Гансу Саксу все это досаждало. Становясь рабами ими же установленных законов, нюрнбергские мастера пения приняли в свой цех вздорного и напыщенного Бекмессера только потому, что он хорошо знал табулатуру. Этот писарь в течение жизни не сложил ни одной песни, не изобрел ни одного мотива, и все же его выбрали главным метчиком и судьей над певцами.

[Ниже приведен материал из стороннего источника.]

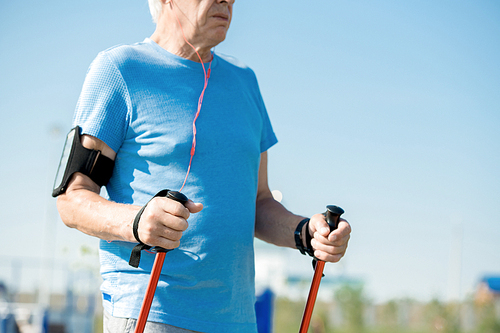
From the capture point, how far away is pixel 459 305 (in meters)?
19.3

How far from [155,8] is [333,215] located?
4.06 feet

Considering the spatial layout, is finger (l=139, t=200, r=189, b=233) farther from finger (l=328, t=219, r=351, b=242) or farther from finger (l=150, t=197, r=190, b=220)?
finger (l=328, t=219, r=351, b=242)

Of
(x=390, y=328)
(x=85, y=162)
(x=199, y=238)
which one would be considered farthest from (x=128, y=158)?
(x=390, y=328)

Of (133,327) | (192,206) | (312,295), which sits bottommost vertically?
(133,327)

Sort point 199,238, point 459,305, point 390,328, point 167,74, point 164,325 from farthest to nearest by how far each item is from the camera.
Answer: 1. point 390,328
2. point 459,305
3. point 167,74
4. point 199,238
5. point 164,325

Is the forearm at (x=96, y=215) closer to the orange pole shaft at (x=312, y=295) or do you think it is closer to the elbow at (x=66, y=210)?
the elbow at (x=66, y=210)

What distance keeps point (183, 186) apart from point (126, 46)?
614 mm

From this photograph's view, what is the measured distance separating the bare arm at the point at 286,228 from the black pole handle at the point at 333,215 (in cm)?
2

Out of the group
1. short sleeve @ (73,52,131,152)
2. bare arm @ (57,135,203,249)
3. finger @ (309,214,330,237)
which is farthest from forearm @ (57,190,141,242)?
finger @ (309,214,330,237)

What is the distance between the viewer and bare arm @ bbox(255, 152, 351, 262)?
171cm

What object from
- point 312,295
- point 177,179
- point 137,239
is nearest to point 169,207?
point 137,239

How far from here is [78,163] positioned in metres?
1.66

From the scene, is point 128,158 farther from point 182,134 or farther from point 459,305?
point 459,305

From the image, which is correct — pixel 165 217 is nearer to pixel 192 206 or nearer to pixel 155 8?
pixel 192 206
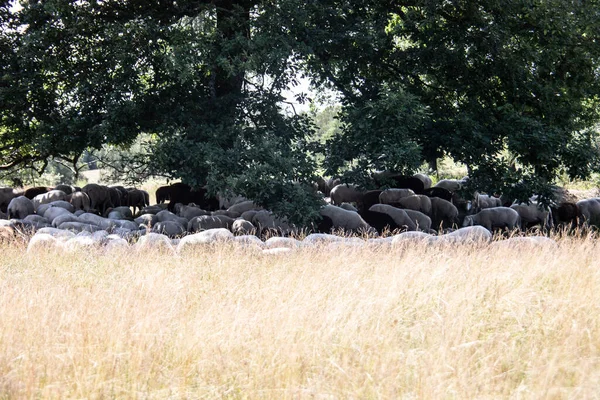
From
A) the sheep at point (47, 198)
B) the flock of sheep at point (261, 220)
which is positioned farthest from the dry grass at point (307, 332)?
the sheep at point (47, 198)

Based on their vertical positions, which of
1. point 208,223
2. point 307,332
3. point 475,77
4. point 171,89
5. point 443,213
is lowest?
point 443,213

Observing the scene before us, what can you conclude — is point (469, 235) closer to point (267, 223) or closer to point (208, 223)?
point (267, 223)

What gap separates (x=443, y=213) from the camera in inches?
801

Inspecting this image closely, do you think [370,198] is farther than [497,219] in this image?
Yes

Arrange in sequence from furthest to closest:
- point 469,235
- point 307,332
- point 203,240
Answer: point 469,235 < point 203,240 < point 307,332

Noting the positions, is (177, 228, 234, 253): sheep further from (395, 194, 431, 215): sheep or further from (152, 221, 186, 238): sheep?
(395, 194, 431, 215): sheep

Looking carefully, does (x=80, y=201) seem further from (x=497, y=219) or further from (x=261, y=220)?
(x=497, y=219)

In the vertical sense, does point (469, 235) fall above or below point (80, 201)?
above

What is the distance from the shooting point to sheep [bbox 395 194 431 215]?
20172 millimetres

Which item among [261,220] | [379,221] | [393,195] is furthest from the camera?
[393,195]

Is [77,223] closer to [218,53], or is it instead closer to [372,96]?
[218,53]

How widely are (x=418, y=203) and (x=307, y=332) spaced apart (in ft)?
47.6

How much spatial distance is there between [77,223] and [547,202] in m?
11.2

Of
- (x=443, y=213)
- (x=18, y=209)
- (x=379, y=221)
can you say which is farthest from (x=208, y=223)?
(x=443, y=213)
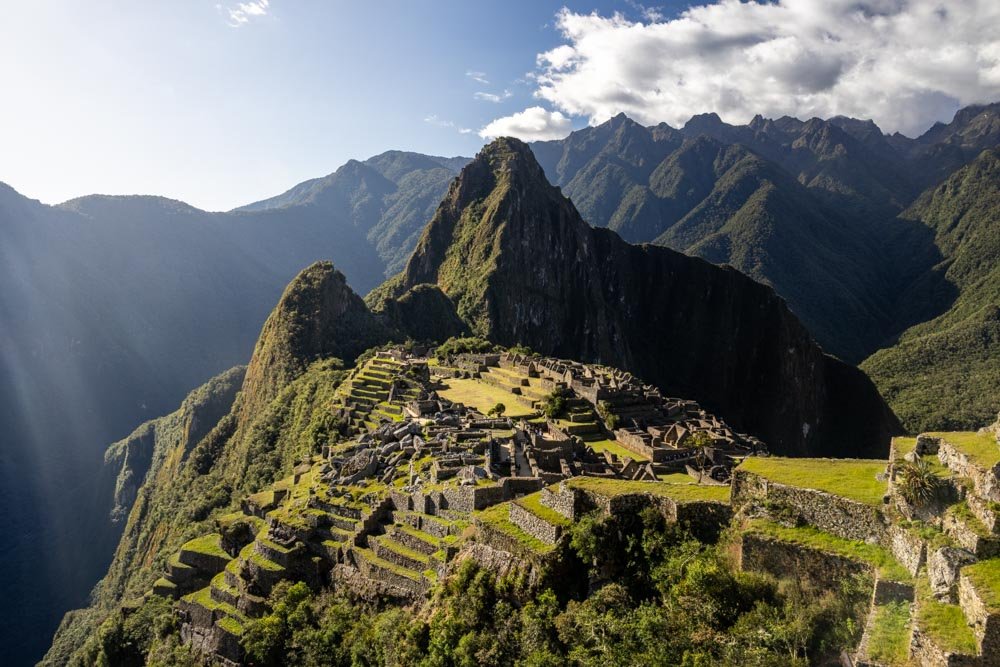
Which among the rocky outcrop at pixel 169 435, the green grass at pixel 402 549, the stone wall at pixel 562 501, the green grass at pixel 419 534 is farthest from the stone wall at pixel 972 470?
the rocky outcrop at pixel 169 435

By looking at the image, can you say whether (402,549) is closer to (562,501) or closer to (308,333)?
(562,501)

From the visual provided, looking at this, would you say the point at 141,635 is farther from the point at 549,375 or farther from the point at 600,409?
the point at 549,375

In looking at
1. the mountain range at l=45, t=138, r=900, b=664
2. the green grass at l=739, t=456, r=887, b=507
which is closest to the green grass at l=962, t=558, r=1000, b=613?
the green grass at l=739, t=456, r=887, b=507

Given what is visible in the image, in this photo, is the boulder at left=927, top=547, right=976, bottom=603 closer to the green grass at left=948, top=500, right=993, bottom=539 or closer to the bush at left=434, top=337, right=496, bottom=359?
the green grass at left=948, top=500, right=993, bottom=539

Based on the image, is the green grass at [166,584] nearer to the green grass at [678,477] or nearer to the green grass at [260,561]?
the green grass at [260,561]

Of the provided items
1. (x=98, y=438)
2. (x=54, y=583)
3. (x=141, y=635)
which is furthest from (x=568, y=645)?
(x=98, y=438)

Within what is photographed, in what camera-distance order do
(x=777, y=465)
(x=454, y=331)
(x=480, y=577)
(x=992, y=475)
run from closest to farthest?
(x=992, y=475) → (x=777, y=465) → (x=480, y=577) → (x=454, y=331)
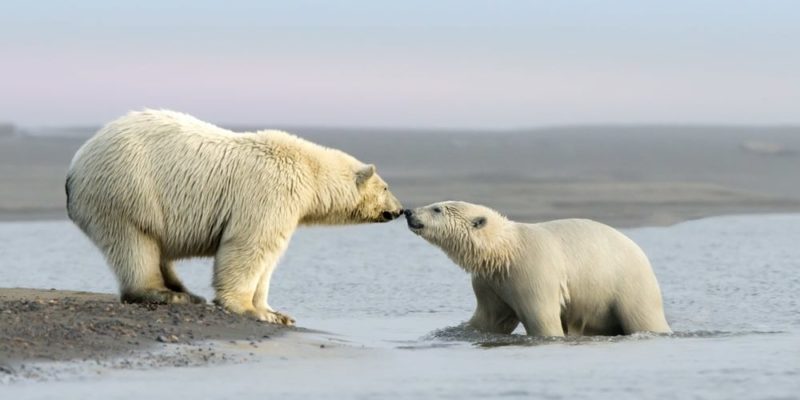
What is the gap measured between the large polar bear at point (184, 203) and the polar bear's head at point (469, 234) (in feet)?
2.78

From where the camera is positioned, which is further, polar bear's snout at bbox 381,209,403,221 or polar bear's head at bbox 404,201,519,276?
polar bear's snout at bbox 381,209,403,221

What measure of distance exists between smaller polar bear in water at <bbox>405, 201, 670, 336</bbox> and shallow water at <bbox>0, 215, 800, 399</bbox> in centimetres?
22

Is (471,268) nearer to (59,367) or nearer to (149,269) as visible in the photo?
(149,269)

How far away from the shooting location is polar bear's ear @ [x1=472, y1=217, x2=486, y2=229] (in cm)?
1038

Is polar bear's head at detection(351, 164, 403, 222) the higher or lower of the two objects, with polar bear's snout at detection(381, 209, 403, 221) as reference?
higher

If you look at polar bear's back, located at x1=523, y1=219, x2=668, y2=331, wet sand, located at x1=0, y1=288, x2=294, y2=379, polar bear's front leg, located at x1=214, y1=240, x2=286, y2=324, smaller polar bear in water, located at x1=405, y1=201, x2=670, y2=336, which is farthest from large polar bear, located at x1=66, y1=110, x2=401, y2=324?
polar bear's back, located at x1=523, y1=219, x2=668, y2=331

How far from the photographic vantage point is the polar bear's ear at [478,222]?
10.4 m

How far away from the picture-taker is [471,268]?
10.4 m

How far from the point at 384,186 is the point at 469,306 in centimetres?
195

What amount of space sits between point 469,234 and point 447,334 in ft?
2.33

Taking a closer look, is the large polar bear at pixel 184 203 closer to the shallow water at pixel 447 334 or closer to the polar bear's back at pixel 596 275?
the shallow water at pixel 447 334

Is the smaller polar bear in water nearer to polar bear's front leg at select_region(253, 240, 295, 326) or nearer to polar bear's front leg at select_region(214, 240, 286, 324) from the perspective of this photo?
polar bear's front leg at select_region(253, 240, 295, 326)

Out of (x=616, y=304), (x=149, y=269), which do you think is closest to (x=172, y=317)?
(x=149, y=269)

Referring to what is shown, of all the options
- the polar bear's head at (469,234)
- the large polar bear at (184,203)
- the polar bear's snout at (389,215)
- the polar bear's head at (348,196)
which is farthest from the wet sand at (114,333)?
the polar bear's snout at (389,215)
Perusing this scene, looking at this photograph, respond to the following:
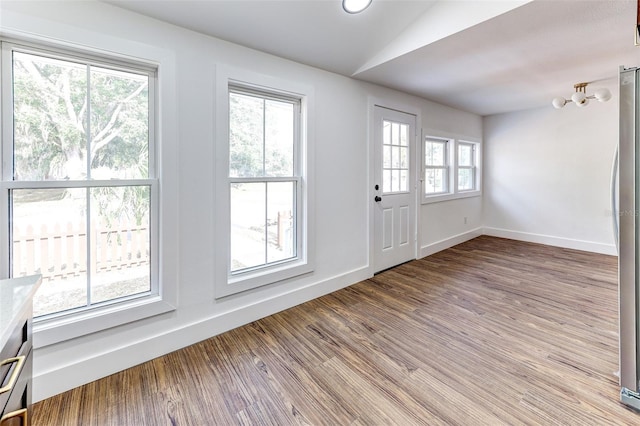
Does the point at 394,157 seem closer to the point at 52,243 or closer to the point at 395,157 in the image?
the point at 395,157

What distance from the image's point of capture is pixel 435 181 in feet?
15.0

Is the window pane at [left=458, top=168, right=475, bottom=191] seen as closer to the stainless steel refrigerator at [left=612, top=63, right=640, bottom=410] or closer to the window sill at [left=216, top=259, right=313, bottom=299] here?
the window sill at [left=216, top=259, right=313, bottom=299]

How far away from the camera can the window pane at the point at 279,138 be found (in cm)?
249

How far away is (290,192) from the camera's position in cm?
268

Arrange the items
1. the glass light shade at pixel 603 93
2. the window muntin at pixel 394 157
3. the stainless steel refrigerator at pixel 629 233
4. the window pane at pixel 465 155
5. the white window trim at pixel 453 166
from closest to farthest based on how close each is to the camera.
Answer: the stainless steel refrigerator at pixel 629 233, the glass light shade at pixel 603 93, the window muntin at pixel 394 157, the white window trim at pixel 453 166, the window pane at pixel 465 155

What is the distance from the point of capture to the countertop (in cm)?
73

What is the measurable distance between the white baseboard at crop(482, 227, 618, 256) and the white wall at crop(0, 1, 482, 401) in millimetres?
3664

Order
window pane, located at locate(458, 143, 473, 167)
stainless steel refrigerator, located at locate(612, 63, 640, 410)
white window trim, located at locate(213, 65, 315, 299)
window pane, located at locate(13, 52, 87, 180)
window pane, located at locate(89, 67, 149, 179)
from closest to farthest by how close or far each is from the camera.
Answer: stainless steel refrigerator, located at locate(612, 63, 640, 410)
window pane, located at locate(13, 52, 87, 180)
window pane, located at locate(89, 67, 149, 179)
white window trim, located at locate(213, 65, 315, 299)
window pane, located at locate(458, 143, 473, 167)

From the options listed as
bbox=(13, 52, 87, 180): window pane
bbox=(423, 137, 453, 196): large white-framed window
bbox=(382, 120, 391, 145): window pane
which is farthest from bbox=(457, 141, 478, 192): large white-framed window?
bbox=(13, 52, 87, 180): window pane

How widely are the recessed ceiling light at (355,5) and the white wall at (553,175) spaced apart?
3716mm

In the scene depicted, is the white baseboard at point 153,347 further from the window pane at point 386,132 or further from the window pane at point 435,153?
the window pane at point 435,153

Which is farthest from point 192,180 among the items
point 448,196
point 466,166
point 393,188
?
point 466,166

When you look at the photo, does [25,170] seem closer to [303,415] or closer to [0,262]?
[0,262]

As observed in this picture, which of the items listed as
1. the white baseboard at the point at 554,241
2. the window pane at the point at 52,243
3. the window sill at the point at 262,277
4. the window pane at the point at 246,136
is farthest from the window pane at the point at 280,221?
the white baseboard at the point at 554,241
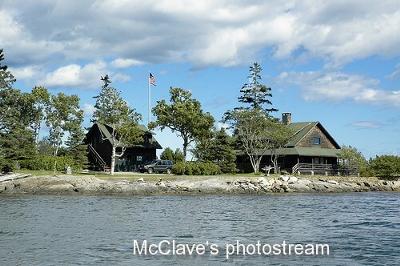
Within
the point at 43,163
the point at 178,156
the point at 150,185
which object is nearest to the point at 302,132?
the point at 178,156

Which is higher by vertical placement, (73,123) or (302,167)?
(73,123)

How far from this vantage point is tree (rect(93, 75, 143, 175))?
217 ft

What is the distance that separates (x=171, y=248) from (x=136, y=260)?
7.28 ft

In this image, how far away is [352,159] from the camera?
7294 centimetres

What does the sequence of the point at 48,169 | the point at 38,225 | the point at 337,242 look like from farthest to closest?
the point at 48,169 → the point at 38,225 → the point at 337,242

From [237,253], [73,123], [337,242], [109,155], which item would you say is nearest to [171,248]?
[237,253]

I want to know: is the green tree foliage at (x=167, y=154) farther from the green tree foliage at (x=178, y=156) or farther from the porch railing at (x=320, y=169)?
the porch railing at (x=320, y=169)

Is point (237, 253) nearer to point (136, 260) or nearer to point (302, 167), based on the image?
point (136, 260)

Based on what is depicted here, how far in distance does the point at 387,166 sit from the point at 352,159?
16.6ft

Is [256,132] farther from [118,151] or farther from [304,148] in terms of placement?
[118,151]

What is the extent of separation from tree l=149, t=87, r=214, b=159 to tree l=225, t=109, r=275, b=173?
447cm

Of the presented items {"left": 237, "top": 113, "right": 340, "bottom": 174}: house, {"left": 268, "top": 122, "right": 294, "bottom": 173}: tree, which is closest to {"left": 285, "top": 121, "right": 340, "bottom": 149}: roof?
{"left": 237, "top": 113, "right": 340, "bottom": 174}: house

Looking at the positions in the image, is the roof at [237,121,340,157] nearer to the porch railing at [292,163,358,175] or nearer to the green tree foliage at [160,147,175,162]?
the porch railing at [292,163,358,175]

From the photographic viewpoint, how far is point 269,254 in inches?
691
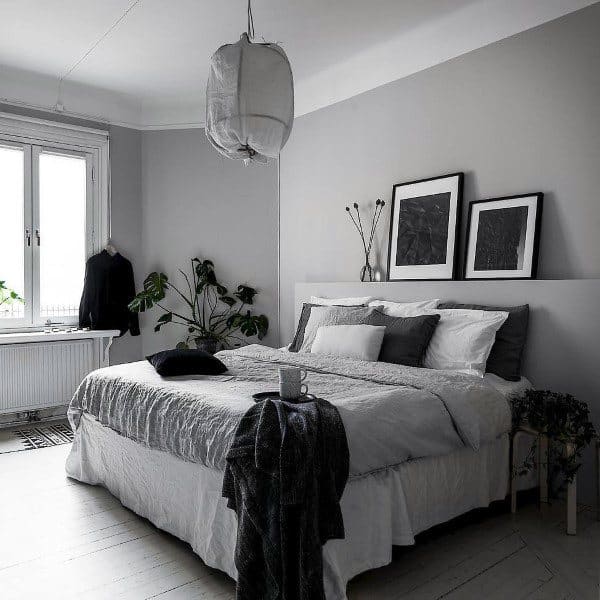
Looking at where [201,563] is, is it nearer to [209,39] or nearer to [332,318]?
[332,318]

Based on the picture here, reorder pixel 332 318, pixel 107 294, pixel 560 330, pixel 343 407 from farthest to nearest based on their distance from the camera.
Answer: pixel 107 294, pixel 332 318, pixel 560 330, pixel 343 407

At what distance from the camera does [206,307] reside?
5176 millimetres

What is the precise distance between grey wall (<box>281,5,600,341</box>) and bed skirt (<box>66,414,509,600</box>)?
4.29ft

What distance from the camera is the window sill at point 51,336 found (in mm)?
4320

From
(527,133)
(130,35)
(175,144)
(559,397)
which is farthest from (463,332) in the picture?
(175,144)

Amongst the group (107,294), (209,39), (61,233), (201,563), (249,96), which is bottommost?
(201,563)

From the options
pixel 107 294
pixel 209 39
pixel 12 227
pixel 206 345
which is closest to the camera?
pixel 209 39

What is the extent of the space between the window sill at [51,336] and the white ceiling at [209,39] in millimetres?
1897

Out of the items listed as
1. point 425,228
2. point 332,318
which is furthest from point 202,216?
point 425,228

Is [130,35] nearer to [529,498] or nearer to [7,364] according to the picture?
[7,364]

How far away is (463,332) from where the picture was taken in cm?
311

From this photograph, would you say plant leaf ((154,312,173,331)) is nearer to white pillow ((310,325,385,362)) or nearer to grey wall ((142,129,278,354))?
grey wall ((142,129,278,354))

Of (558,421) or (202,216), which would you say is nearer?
(558,421)

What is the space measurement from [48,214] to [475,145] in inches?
138
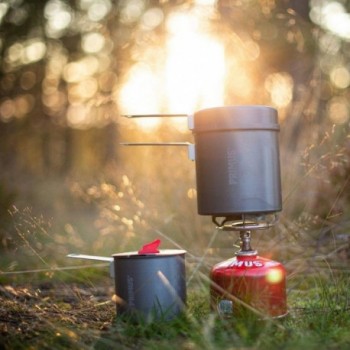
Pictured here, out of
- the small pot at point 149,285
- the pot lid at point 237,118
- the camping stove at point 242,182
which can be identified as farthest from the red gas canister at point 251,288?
the pot lid at point 237,118

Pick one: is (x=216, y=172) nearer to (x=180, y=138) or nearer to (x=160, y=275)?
(x=160, y=275)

(«Как странно! Кто-то другой, а не сам творец произносит высший суд над произведением искусства! Можно признать критические статьи Шумана, этого великого композитора, но, скажите на милость, почему так вездесущи и всесильны люди, которые только и судят других? Покажите мне их оперы, симфонии, романсы. Их нет, или они плохи! Кое-кто уверяет, что критику необязательно быть творцом, главное — чутье, знания. Пусть так. Но ведь есть среди них и такие, которые убеждены, что не теория служит музыкантам, а музыканты — теории. Подобные писаки недостойны произносить свой суд!»)
Все это Вагнер относил к венскому музыкальному критику Эдуарду Ганслику, от которого много натерпелся. В запальчивости он не желал признавать никаких действительных заслуг Ганслика.
(«Было бы очень соблазнительно назвать этого нюрнбергского писаря-метчика не Бекмессер, а Ганс Лих! Но директор театра не согласится: слишком близкое созвучие, а венского оракула Ганслика все боятся. Черт с ним, пускай писарь зовется иначе, все равно его сразу узнают!»)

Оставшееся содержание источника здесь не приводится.